EXERCISE AIM
Set the pictures aside and transcribe exactly the lines from the one containing "Роза шраб Лавли Мейдиланд" through the final line of the records.

INFORMATION SUPPLIED below:

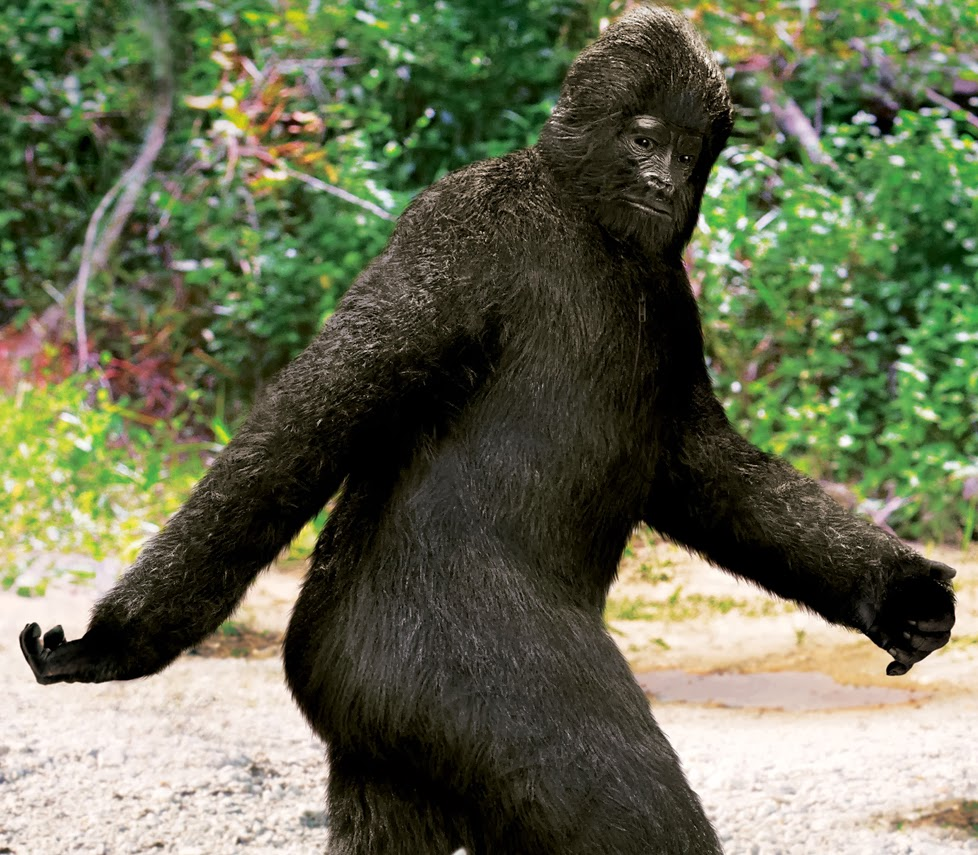 bigfoot girls Explore gail de vos's board sasquatch images on pinterest | see more ideas about funniest pictures, funny photos and bigfoot sasquatch.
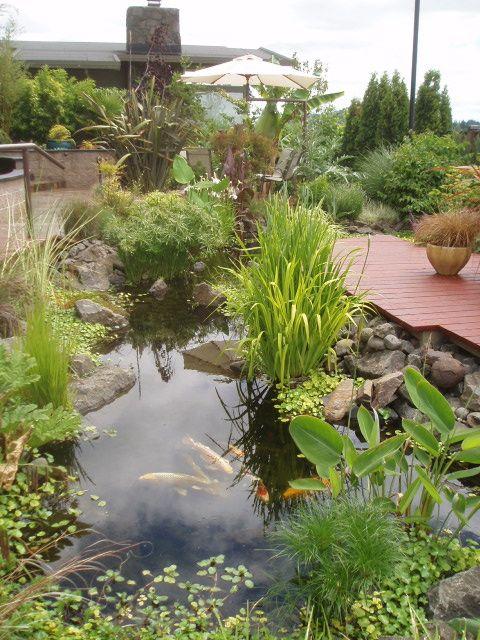Koi pond near eugene oregon water in the garden for Koi ponds near me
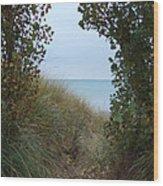 Nature's Door Wood Print by Margaret McDermott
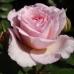 Роза шраб Лавли Мейдиланд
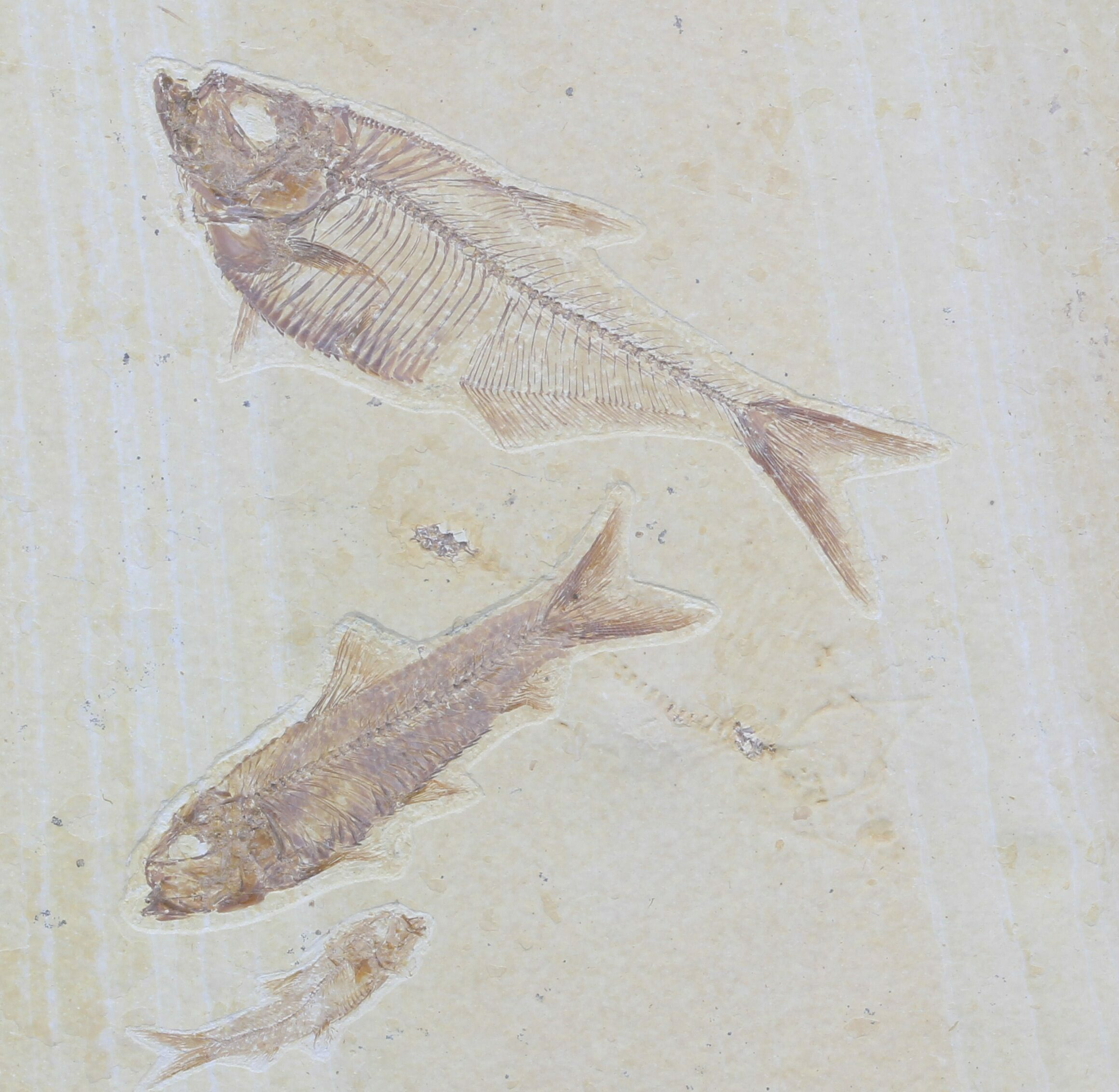 Diplomystus knightia fossil fish association for sale for Fish fossils for sale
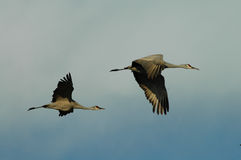 Two Sandhill Cranes In Flight. Two sandhill cranes fly across a light blue sky Royalty Free Stock Photo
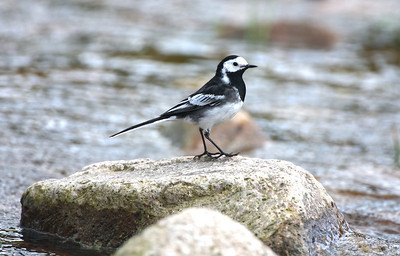 pied wagtail standing on rocks by the riverside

End of INFORMATION SUPPLIED.

ANSWER FOR THE TASK
 Роза шраб Лавли Мейдиланд
 Diplomystus knightia fossil fish association for sale for Fish fossils for sale
 Two Sandhill Cranes In Flight. Two sandhill cranes fly across a light blue sky Royalty Free Stock Photo
 pied wagtail standing on rocks by the riverside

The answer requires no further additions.